Gates that support bootstrap_ci=True provide uncertainty quantification for their metrics using Moving Block Bootstrap (Kunsch 1989). This preserves temporal dependence while computing confidence intervals.

Usage Example

from temporalcv.gates import gate_signal_verification

result = gate_signal_verification(
    model=my_model,
    X=X_train,
    y=y_train,
    bootstrap_ci=True,
    n_bootstrap=200,
    bootstrap_alpha=0.05,  # 95% CI
    random_state=42,
)

# Access CI from details
print(f"MAE: {result.details['mae_real']:.3f}")
print(f"95% CI: [{result.details['ci_lower']:.3f}, {result.details['ci_upper']:.3f}]")
print(f"SE: {result.details['bootstrap_std']:.3f}")

When to Use

  • Reporting results: Provides uncertainty bounds for publication

  • Comparing models: Check if CIs overlap before declaring winner

  • Small samples: When asymptotic inference is unreliable

Block Length Selection

The "auto" setting uses the asymptotically optimal n^(1/3) rule. Override when:

  • Multi-step forecasting: block_length = max(horizon, n^(1/3))

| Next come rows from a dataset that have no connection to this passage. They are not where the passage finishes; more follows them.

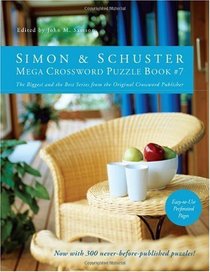 Simon & Schuster Mega Crossword Puzzle Book #7 (Simon & Schuster Mega Crossword Puzzle Books)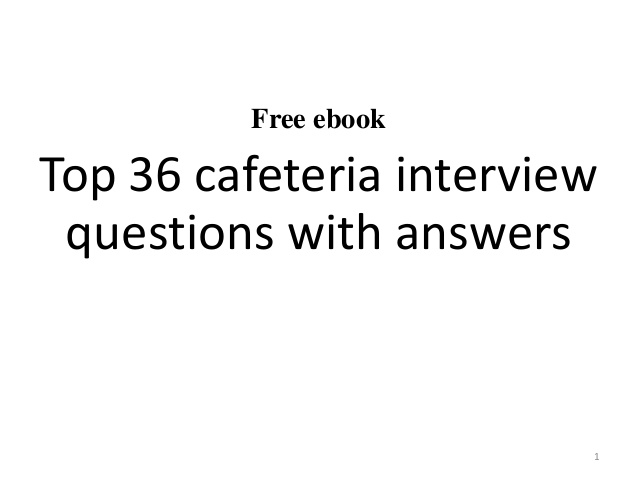 Cafeteria Worker Interview Questions And Answers Mt Home Arts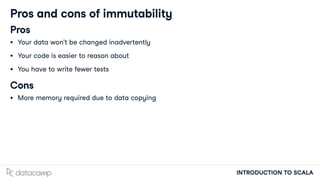 INTRODUCTION TO SCALA
Pros and cons of immutability
Pros
Your data won't be changed inadvertently
Your code is easier to reason about
You have to write fewer tests
Cons
More memory required due to data copying
 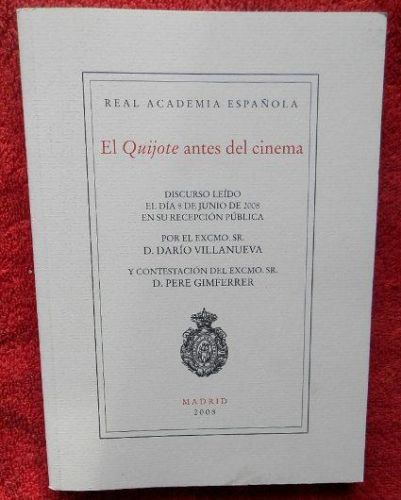 Portada del libro de El Quijote antes del cinema Discurso leído el día 8 de junio de 2008 en su recepción pública por el...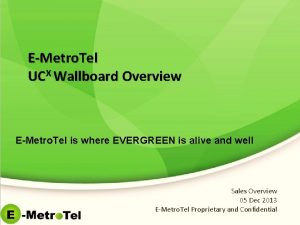 EMetro Tel UCX Wallboard Overview EMetro Tel is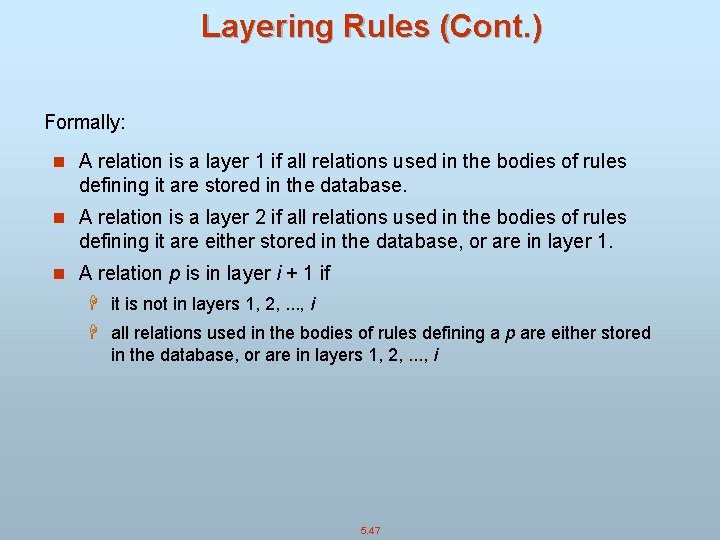 Layering Rules (Cont. ) Formally: n A relation is a layer 1 if all
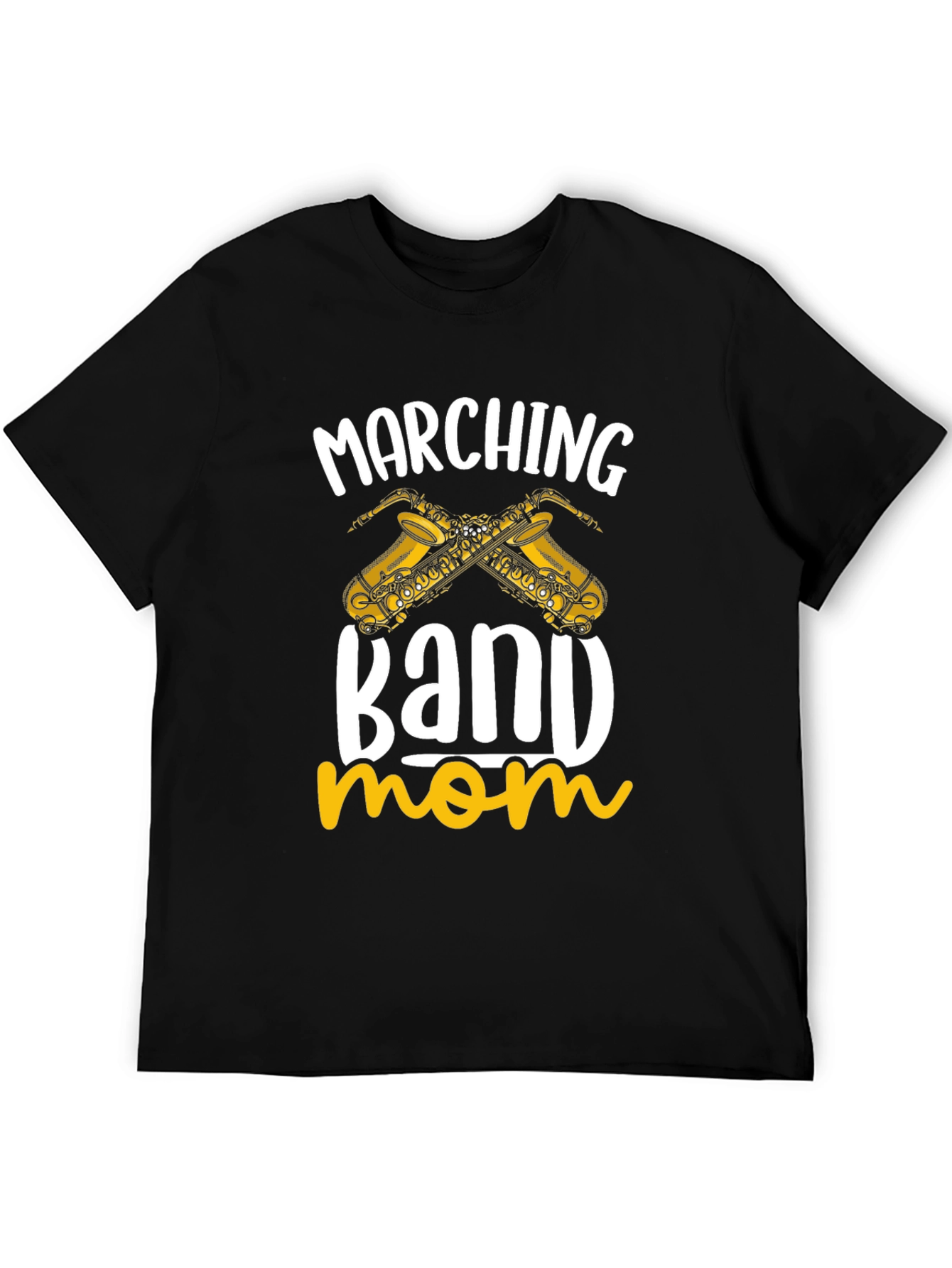Marching Band Mom T-Shirt - Saxophone Design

  • Known autocorrelation structure: Match to decorrelation time


References

[T1] Permutation Testing:

  • Phipson, B. & Smyth, G.K. (2010). “Permutation P-values Should Never Be Zero: Calculating Exact P-values When Permutations Are Randomly Drawn.” Statistical Applications in Genetics and Molecular Biology, 9(1), Article 39. DOI: 10.2202/1544-6115.1585

[T1] Block Bootstrap for Time Series:

  • Künsch, H.R. (1989). “The Jackknife and the Bootstrap for General Stationary Observations.” The Annals of Statistics, 17(3), 1217-1241. DOI: 10.1214/aos/1176347265

[T1] Optimal Block Length Selection:

  • Politis, D.N. & Romano, J.P. (1994). “The Stationary Bootstrap.” Journal of the American Statistical Association, 89(428), 1303-1313.

[T1] Theoretical AR(1) Bounds:

  • MAE of N(0, σ) = σ√(2/π) ≈ 0.798σ: Standard result from order statistics. For AR(1) with innovation variance σ², the 1-step forecast error is σ·ε_t, hence MAE = E[|σ·ε|] = σ·√(2/π) when ε ~ N(0,1).